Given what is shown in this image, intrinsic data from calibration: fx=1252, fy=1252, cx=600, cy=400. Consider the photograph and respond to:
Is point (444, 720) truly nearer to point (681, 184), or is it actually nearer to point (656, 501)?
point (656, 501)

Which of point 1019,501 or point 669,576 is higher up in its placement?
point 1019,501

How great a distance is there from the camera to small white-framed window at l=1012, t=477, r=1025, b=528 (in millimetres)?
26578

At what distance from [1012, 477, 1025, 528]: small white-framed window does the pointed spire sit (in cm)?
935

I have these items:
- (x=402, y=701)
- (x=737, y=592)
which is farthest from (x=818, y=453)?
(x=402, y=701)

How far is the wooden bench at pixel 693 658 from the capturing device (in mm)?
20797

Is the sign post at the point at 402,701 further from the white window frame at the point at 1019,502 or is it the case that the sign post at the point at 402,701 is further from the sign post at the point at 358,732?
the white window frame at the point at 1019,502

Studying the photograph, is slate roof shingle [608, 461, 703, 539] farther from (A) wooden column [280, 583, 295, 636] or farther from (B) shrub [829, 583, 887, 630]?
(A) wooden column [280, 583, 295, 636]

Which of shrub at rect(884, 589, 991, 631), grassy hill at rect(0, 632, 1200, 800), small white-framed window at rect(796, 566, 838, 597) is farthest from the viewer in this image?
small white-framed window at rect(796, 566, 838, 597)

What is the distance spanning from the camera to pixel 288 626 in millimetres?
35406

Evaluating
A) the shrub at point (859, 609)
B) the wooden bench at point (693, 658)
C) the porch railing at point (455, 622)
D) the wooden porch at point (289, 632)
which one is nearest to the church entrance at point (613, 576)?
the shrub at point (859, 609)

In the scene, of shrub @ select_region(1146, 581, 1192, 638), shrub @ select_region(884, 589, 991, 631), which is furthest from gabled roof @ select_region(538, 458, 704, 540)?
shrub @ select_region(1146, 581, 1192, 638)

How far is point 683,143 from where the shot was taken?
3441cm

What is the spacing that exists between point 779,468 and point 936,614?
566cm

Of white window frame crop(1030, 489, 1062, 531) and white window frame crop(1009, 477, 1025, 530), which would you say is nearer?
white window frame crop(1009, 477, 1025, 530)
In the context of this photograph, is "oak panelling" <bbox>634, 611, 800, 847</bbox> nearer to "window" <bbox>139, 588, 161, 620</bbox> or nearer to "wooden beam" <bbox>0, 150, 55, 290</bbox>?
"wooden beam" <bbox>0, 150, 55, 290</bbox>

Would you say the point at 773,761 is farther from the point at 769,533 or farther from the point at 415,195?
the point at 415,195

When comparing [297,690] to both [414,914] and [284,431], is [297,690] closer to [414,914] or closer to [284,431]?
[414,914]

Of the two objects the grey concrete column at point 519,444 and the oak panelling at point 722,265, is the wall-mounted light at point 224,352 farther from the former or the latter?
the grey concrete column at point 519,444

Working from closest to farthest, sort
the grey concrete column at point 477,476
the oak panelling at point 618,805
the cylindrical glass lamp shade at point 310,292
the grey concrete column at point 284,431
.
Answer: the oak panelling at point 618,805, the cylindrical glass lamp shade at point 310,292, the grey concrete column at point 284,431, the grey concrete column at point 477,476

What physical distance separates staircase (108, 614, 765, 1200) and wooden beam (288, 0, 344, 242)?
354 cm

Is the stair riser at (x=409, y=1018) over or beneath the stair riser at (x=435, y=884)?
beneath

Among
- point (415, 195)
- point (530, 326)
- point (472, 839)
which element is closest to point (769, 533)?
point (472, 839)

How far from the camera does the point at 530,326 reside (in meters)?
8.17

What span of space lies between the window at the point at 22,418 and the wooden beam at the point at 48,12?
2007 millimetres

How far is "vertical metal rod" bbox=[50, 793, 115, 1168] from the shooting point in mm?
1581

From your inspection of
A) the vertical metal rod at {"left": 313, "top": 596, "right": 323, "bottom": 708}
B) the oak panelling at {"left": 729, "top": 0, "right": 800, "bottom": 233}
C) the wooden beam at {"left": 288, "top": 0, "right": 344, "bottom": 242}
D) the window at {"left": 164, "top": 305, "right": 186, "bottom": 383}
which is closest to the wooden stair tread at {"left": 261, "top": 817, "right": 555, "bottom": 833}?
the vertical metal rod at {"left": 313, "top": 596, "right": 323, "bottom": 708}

**Work instructions**
Identify every line above that contains the word "millimetres", and copy each such line in full. Only matches with the same capitalization count.

**Answer below**
How great a distance is there from the camera to small white-framed window at l=1012, t=477, r=1025, b=528 (in millimetres)?
What is the distance spanning from the camera to pixel 288 626 in millimetres?
2007 millimetres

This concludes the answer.